WORK REQUEST:
Change "Limited Edition" to "Special Edition" and give back the lines of these records with everything else left as it is. Leave out the pictures.

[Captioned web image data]
▬▬▬
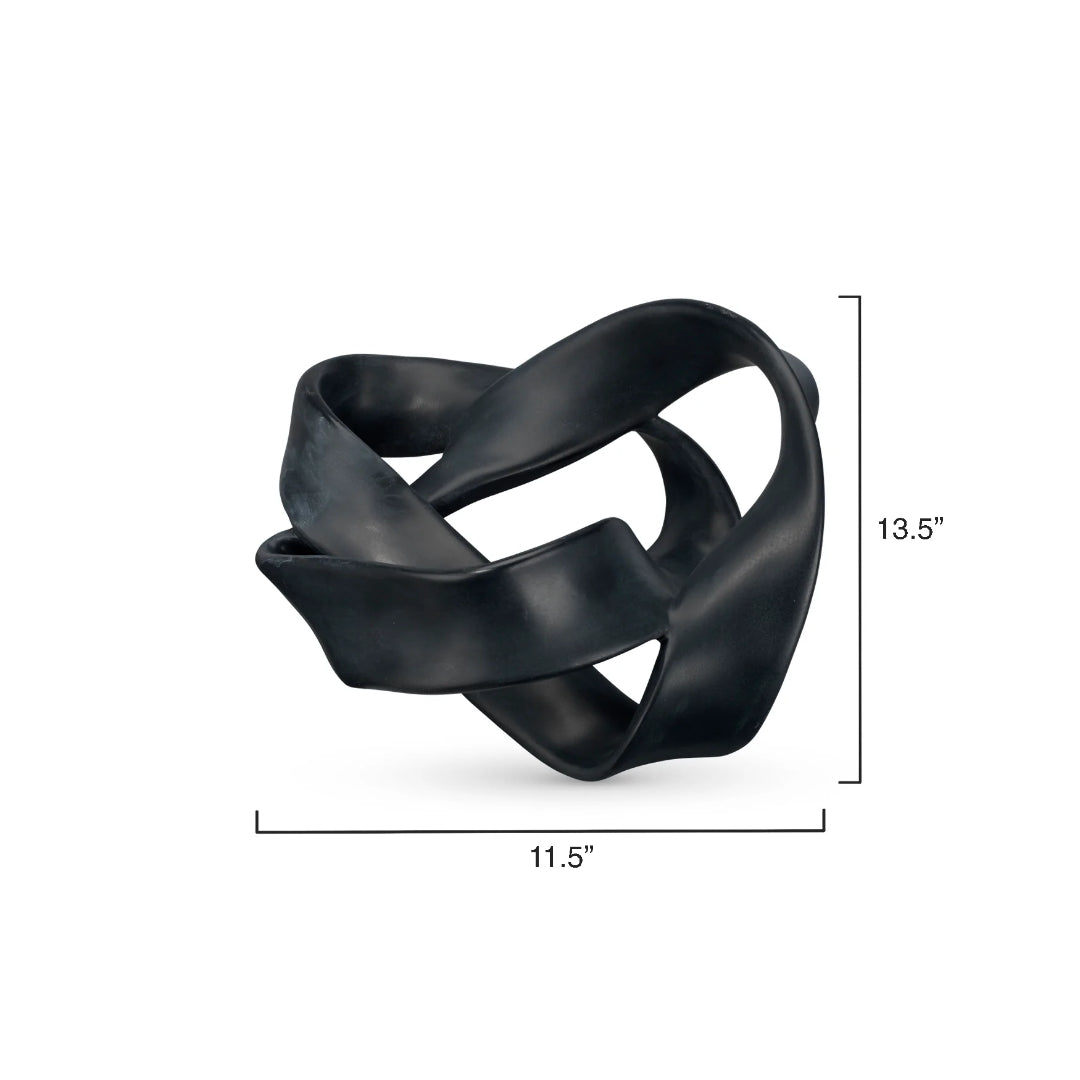 Tangled Table Object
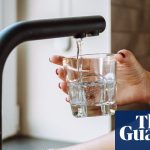 Nova filtracijska tehnologija mogla bi promijeniti pravila igre u uklanjanju PFAS ‘vječnih kemikalija’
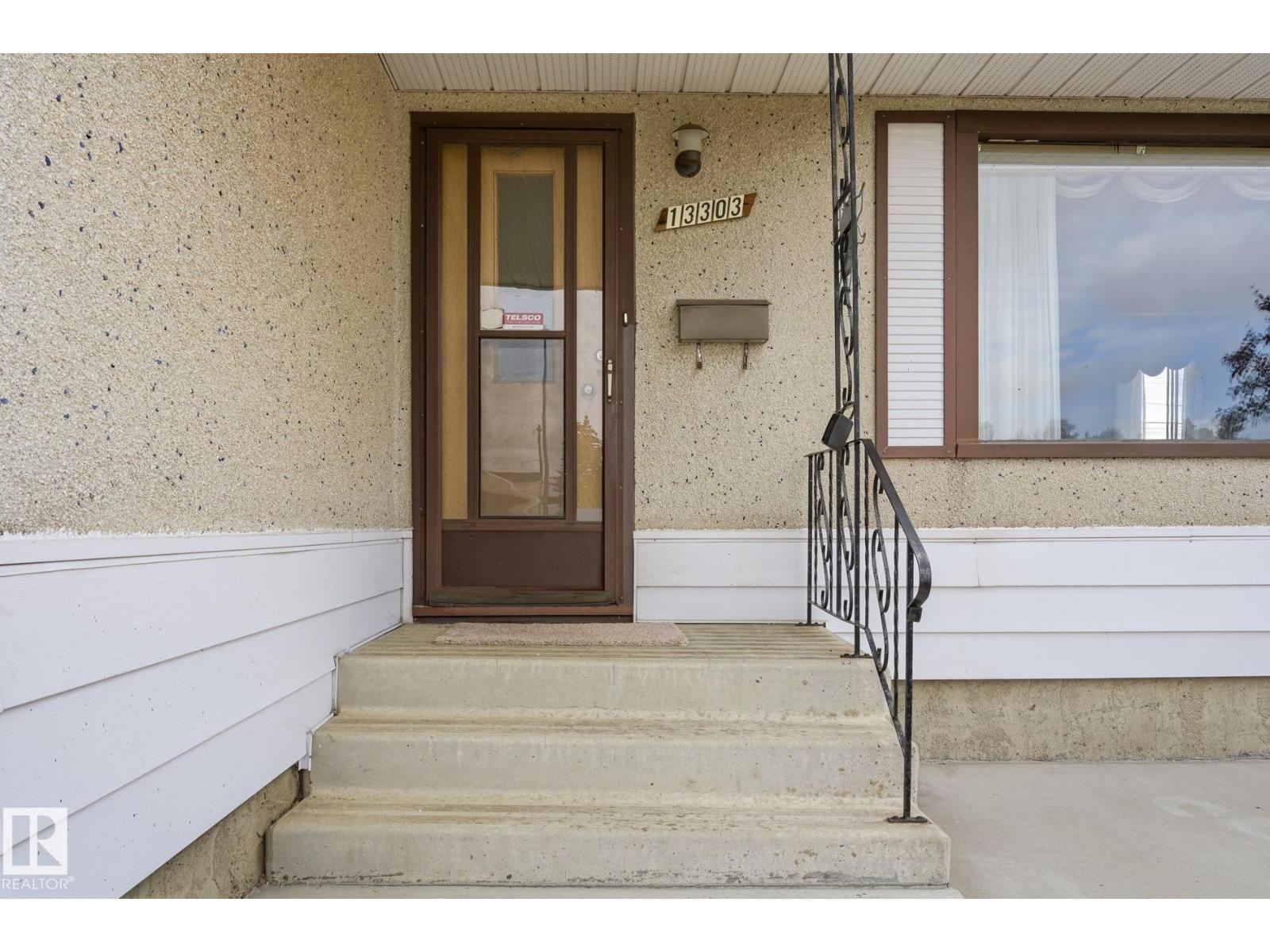13303 DELWOOD RD NW - 4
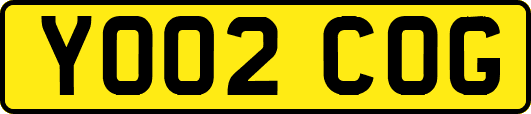 YO02COG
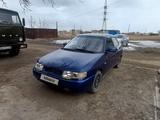 ВАЗ (Lada) 2110 2007 годаүшін1 850 000 тг. в Семей – фото 3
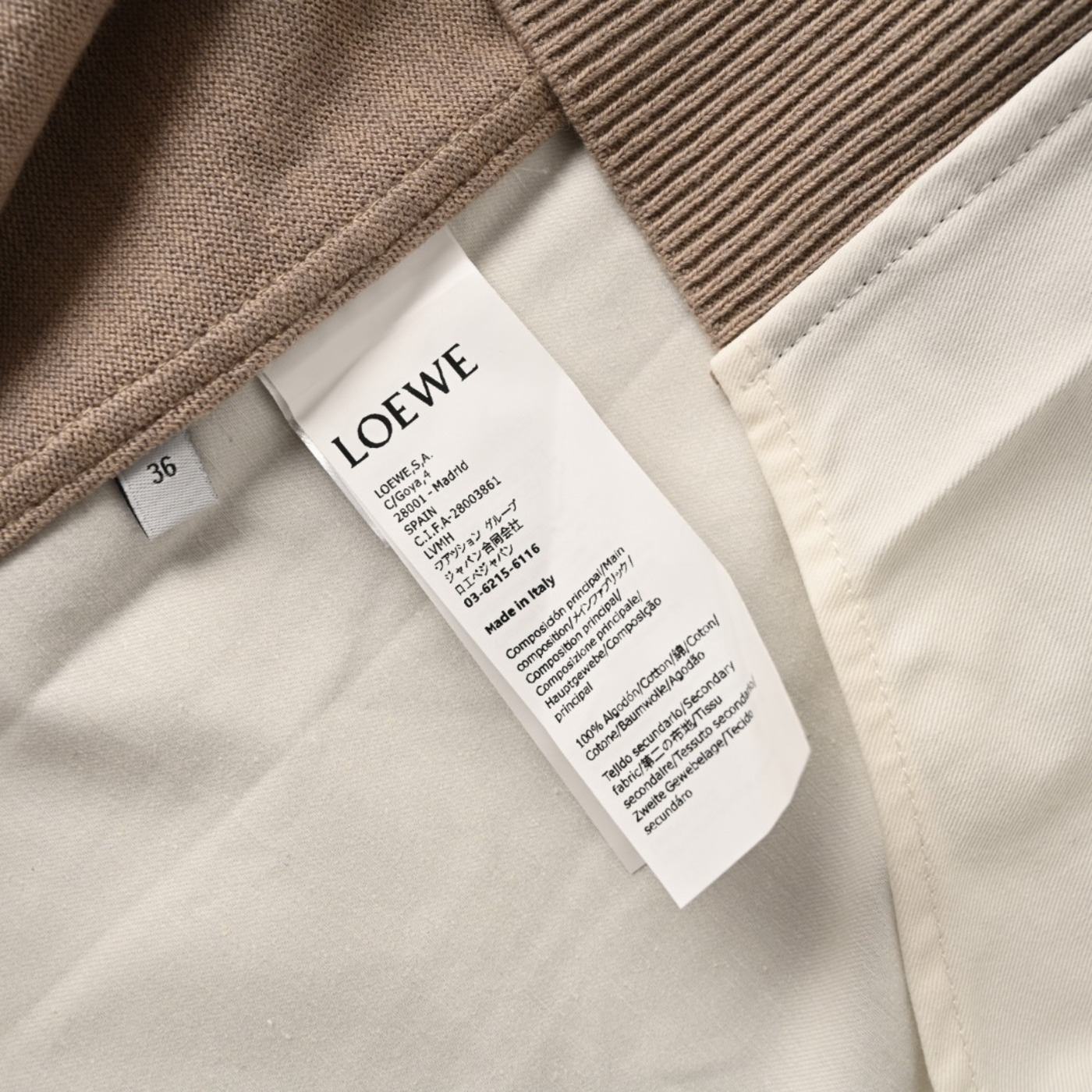 a739ac3e9be7a38eaf52cf3481afe6e1_1761899451_1697.jpg a739ac3e9be7a38eaf52cf3481afe6e1_1761899451_1697.jpg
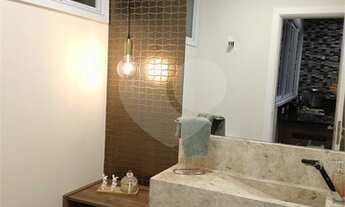 Imagem 5: Várzea Paulista - Casa de Condomínio - Jardim Promeca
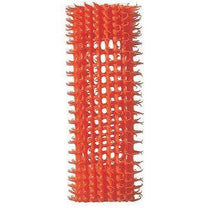 Jet Set Rollers - Image Beauty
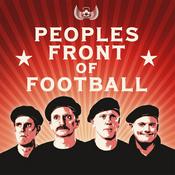 Podcast Peoples Front of Football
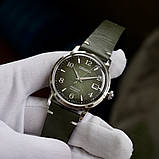 Часы Seiko SARY181 (SRPF41J1) Presage Cocktail Time Matcha Limited Edition Automatic MADE IN JAPAN, фото 6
▬▬▬
TASK RESPONSE:
 Tangled Table Object
 Nova filtracijska tehnologija mogla bi promijeniti pravila igre u uklanjanju PFAS ‘vječnih kemikalija’
13303 DELWOOD RD NW - 4
 YO02COG
 ВАЗ (Lada) 2110 2007 годаүшін1 850 000 тг. в Семей – фото 3
 a739ac3e9be7a38eaf52cf3481afe6e1_1761899451_1697.jpg a739ac3e9be7a38eaf52cf3481afe6e1_1761899451_1697.jpg
 Imagem 5: Várzea Paulista - Casa de Condomínio - Jardim Promeca
 Jet Set Rollers - Image Beauty
 Podcast Peoples Front of Football
 Часы Seiko SARY181 (SRPF41J1) Presage Cocktail Time Matcha Special Edition Automatic MADE IN JAPAN, фото 6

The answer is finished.